A Subseção 2 Especializada em Dissídios Individuais (SDI-2) do Tribunal Superior do Trabalho manteve decisão do Tribunal Regional do Trabalho da 15ª Região (Campinas/SP) que anulou o reconhecimento de usucapião de um imóvel da Rami Montagens Industriais S/C Ltda. em benefício da sócia da empresa, que residia no local há mais de 17 anos. O entendimento foi o de que o ato que reconheceu a usucapião e declarou a impenhorabilidade do imóvel violou direito líquido e certo do trabalhador que recebeu o imóvel como pagamento de dívidas trabalhistas.
A reclamação trabalhista originária foi ajuizada por um ex-advogado que trabalhou para a Rami. Sem enviar representantes à audiência de conciliação, a empresa foi condenada à revelia. Na fase de execução, o advogado indicou à penhora o imóvel que servia de residência à sócia e sua família, e foi feita a adjudicação – ato pelo qual se transfere a posse de um bem penhorado ao credor, para pagamento da dívida.
Transcorrido o prazo para embargos à adjudicação sem que houvesse manifestação, a imissão de posse foi determinada em junho de 2008. Em outubro daquele ano, porém, a juíza da 2ª Vara do Trabalho de Araraquara (SP) declarou, de ofício, a nulidade de todos os atos relativos à execução e declarou que o imóvel, como bem de família, era impenhorável.
Usucapião
A decisão de ofício fundamentou-se no fato de o imóvel, de propriedade da empresa, ter sido adquirido para moradia da sócia, e que o credor, como ex-advogado da empresa, tinha conhecimento dessa transação. A juíza afirmou ainda que o advogado tinha meios de subsistência "bem superiores aos da moradora que está sendo desalojada" e considerou, com base no artigo 1.238 do Código Civil, caracterizada a usucapião (direito de posse decorrente do uso), devido ao tempo em que a família residiu no local.
O ex-empregado, então, impetrou mandado de segurança ao TRT de Campinas. Sustentou que a anulação da adjudicação foi ilícita e abusiva, pois só foi declarada quando a execução já estava perfeita e acabada. Alegou ainda que a reclamação trabalhista teve trâmite regular, e que a sócia – que não era parte na reclamação, e sim interessada – não se manifestou nos prazos disponíveis.
O TRT-Campinas concedeu a segurança e restabeleceu a adjudicação, pela qual o empregado poderia tomar posse do imóvel. De acordo com o Regional, a adjudicação somente poderia ser desfeita por meio de ação própria (embargos à adjudicação), e não de ofício.

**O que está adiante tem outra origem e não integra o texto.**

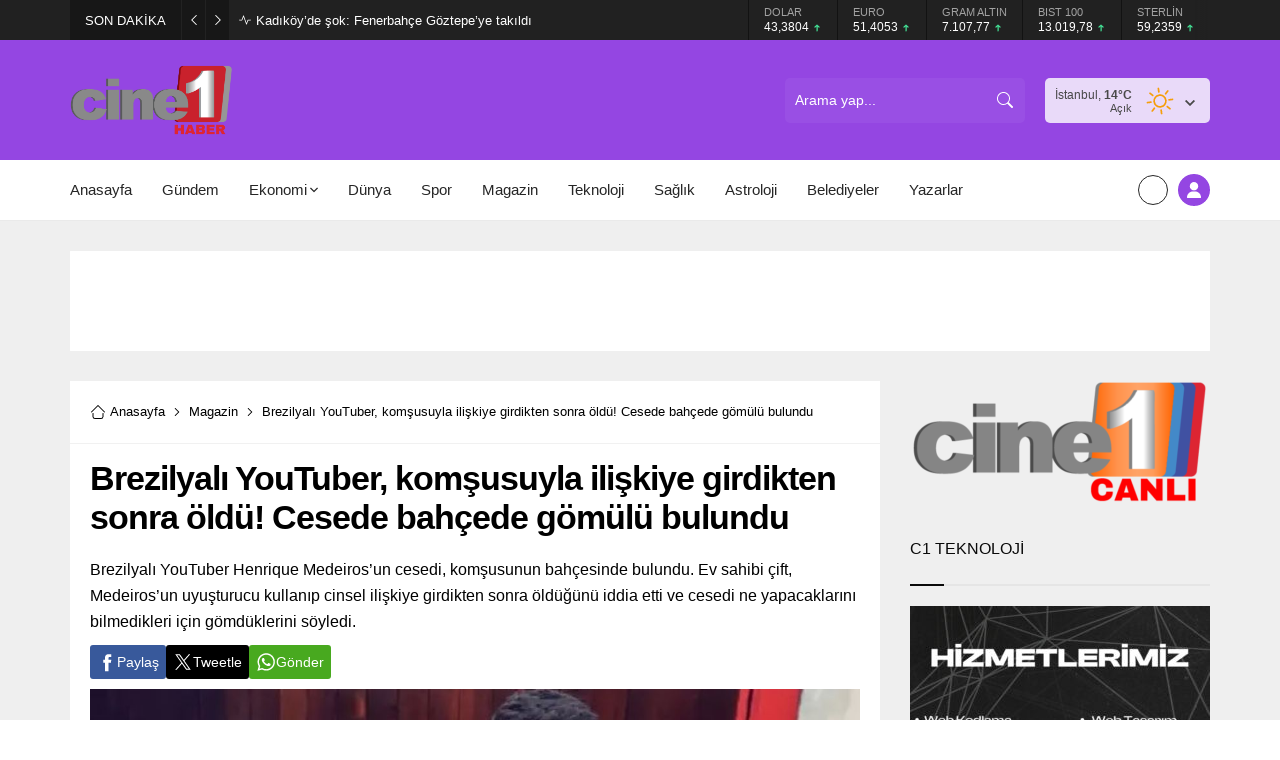

--- FILE ---
content_type: text/html; charset=UTF-8
request_url: https://cine1haber.com/wp-admin/admin-ajax.php
body_size: -147
content:
{"data":28}

--- FILE ---
content_type: text/html; charset=UTF-8
request_url: https://cine1haber.com/wp-admin/admin-ajax.php
body_size: -93
content:
{"data":{"76296":"4","76280":"8","76089":"21","76071":"33","76067":"43","76059":"7","76043":"20","75992":"31"}}

--- FILE ---
content_type: text/html; charset=UTF-8
request_url: https://cine1haber.com/wp-admin/admin-ajax.php
body_size: -138
content:
{"data":{"58264":0}}

--- FILE ---
content_type: text/html; charset=utf-8
request_url: https://www.google.com/recaptcha/api2/aframe
body_size: 268
content:
<!DOCTYPE HTML><html><head><meta http-equiv="content-type" content="text/html; charset=UTF-8"></head><body><script nonce="PAaQy6jOKMQXsc9xtKb2SA">/** Anti-fraud and anti-abuse applications only. See google.com/recaptcha */ try{var clients={'sodar':'https://pagead2.googlesyndication.com/pagead/sodar?'};window.addEventListener("message",function(a){try{if(a.source===window.parent){var b=JSON.parse(a.data);var c=clients[b['id']];if(c){var d=document.createElement('img');d.src=c+b['params']+'&rc='+(localStorage.getItem("rc::a")?sessionStorage.getItem("rc::b"):"");window.document.body.appendChild(d);sessionStorage.setItem("rc::e",parseInt(sessionStorage.getItem("rc::e")||0)+1);localStorage.setItem("rc::h",'1769426883767');}}}catch(b){}});window.parent.postMessage("_grecaptcha_ready", "*");}catch(b){}</script></body></html>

Além disso, o TRT entendeu que a declaração incidental de usucapião não tinha amparo legal, pois a usucapião é medida de defesa, a fim de preservar a posse do imóvel àquele que o ocupa. A declaração definitiva somente é possível por meio de ação específica, regulada pelo artigo 941 e seguintes do Código de Processo Civil. Finalmente, a declaração de ofício de bem de família também foi considerada abusiva. "Em momento algum houve defesa nesse sentido", observou o TRT.
Recurso
A sócia recorreu dessa decisão à SDI-2, alegando que a nulidade da execução foi decretada com base em farta documentação jurídica, não sendo, portanto, abusiva. Mas o relator, ministro Caputo Bastos, manteve o fundamento da ilegalidade do ato e da violação do direito líquido e certo do ex-empregado de receber o imóvel para satisfação da dívida trabalhista.
O ministro observou que, naquela ocasião, a execução já se encontrava "perfeita e acabada": o imóvel já havia sido adjudicado, a carta já havia sido expedida, o seu registro efetuado e o mandado de imissão de posse expedido. Só então a juíza decidiu realizar audiência de conciliação entre o credor e a sócia. Não conseguindo acordo, analisou o problema como "incidente processual para apuração de se tratar ou não de bem de família, portanto impenhorável", e proferiu a decisão que reconhecia a usucapião. A essa altura, porém, "as questões possessórias envolvendo quem não era parte no processo não poderiam mais ser discutidas pela Justiça do Trabalho, que já havia esgotado sua competência", afirmou.
O relator afastou também a alegação da sócia de não ter sido notificada dos atos de expropriação do imóvel com o entendimento de que ela não era parte do processo nem proprietária do imóvel, que se encontrava em nome da empresa. Quanto à usucapião, seu reconhecimento deveria ser buscado junto à Justiça Comum.